(Excerpt from a dataset)
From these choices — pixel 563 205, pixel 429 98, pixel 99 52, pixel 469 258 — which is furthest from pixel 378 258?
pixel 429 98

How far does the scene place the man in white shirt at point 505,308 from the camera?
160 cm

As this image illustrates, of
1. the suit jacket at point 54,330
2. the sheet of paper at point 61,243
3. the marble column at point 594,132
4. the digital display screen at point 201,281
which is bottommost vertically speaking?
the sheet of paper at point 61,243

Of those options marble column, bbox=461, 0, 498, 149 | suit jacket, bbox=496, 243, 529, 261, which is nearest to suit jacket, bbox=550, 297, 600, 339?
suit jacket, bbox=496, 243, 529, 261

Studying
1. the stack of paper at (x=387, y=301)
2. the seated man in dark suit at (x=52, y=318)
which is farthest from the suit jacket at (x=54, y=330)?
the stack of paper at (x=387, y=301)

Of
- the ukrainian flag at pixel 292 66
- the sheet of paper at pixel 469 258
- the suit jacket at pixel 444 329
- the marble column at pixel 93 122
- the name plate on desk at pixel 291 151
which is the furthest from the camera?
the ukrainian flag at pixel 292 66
--
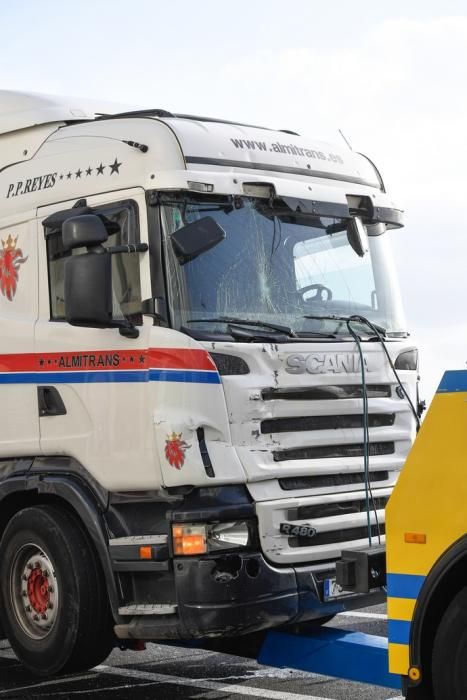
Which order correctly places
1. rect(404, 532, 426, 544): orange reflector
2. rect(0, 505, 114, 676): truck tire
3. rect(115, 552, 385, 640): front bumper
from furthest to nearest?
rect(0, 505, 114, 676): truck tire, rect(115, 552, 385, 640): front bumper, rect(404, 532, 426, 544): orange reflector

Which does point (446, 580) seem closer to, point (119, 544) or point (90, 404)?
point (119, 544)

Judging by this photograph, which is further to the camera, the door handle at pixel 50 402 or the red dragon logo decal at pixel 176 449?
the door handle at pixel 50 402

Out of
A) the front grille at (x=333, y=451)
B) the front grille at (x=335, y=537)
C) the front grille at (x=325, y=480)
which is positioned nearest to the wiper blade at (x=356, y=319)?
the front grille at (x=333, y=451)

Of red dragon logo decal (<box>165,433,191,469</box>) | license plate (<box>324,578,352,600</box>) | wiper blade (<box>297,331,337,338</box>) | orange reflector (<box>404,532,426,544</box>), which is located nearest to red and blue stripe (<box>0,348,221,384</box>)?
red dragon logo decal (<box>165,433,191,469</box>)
...
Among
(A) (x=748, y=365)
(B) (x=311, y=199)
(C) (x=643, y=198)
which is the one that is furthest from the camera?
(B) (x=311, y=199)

Work instructions: Pull out each line of the rows above that contains the string "wiper".

Output of the exercise:
which is positioned nearest to the wiper blade at (x=356, y=319)?
Of red dragon logo decal (<box>165,433,191,469</box>) | license plate (<box>324,578,352,600</box>) | wiper blade (<box>297,331,337,338</box>) | orange reflector (<box>404,532,426,544</box>), which is located nearest to red and blue stripe (<box>0,348,221,384</box>)?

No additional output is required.